先ほどからずっと立ったままトゥルーシナの肩に手を置いていたカルドリは、彼女の髪の毛を軽く梳いた。


「今から話すことはトゥルーも知らないことだ。もしかしたら、いやもしかしなくても心を揺さぶられるような内容かもしれない」


「おとうさま、私は大丈夫です」


トゥルーシナはきっぱりと言い切る。


カルドリ帝しか知らない重大なこと。


そう聞いて、リーンのほうが身を固くしていた。


おずおずと確認する。


「私が伺ってもよいことでしょうか」


「もちろんだ。ほかに誰に聞かせる必要がある」


「それは」


「むしろトゥルーの婚約者である貴殿こそが知っておかなくてはならないことだ」


そう言われて、思わず知らず、さっきよりいっそう真剣な面持ちになってしまう。


ところがカルドリのほうはそう言い放った後、さっきまでとは打って変わって急にうきうきしたような表情を見せた。


リーンはそれを、長年抱えてきたものを解き放つときの高揚した顔だ、と捉えた。


「トゥルーシナの生まれた時のことから話そう」


その一方でトゥルーシナは不安そうに尋ねる。


「お話が長くなるのでは。
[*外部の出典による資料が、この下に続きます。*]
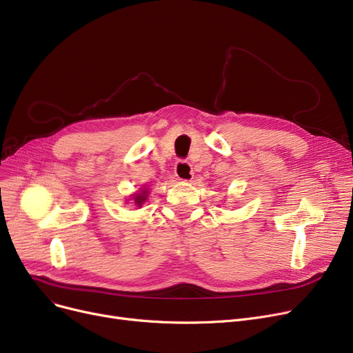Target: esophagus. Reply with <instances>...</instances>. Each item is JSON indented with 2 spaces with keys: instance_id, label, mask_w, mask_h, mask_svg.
Masks as SVG:
<instances>
[{
  "instance_id": "esophagus-1",
  "label": "esophagus",
  "mask_w": 353,
  "mask_h": 353,
  "mask_svg": "<svg viewBox=\"0 0 353 353\" xmlns=\"http://www.w3.org/2000/svg\"><path fill=\"white\" fill-rule=\"evenodd\" d=\"M174 173L179 180L190 181L193 179V168L188 161H177L174 167Z\"/></svg>"
}]
</instances>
お時間は大丈夫なのでしょうか」


「もちろんだ。今から明かす話よりも優先されることなどない。一応聞くが、リーン殿は」


「私もありません。そもそも」


今日はトゥルーシナと一日過ごすつもりだったので時間はありますと言いかけて、慌てて口を噤んだ。


危ない。


つい、恥ずかしいことを言うところだった。


私らしくもない。


やはりこういう状況で二人を前にすると、いつもと調子が違ってしまう。


だがカルドリはリーンの様子には気づかず、懐かしい思い出を語るときの優しい目をして口を開いた。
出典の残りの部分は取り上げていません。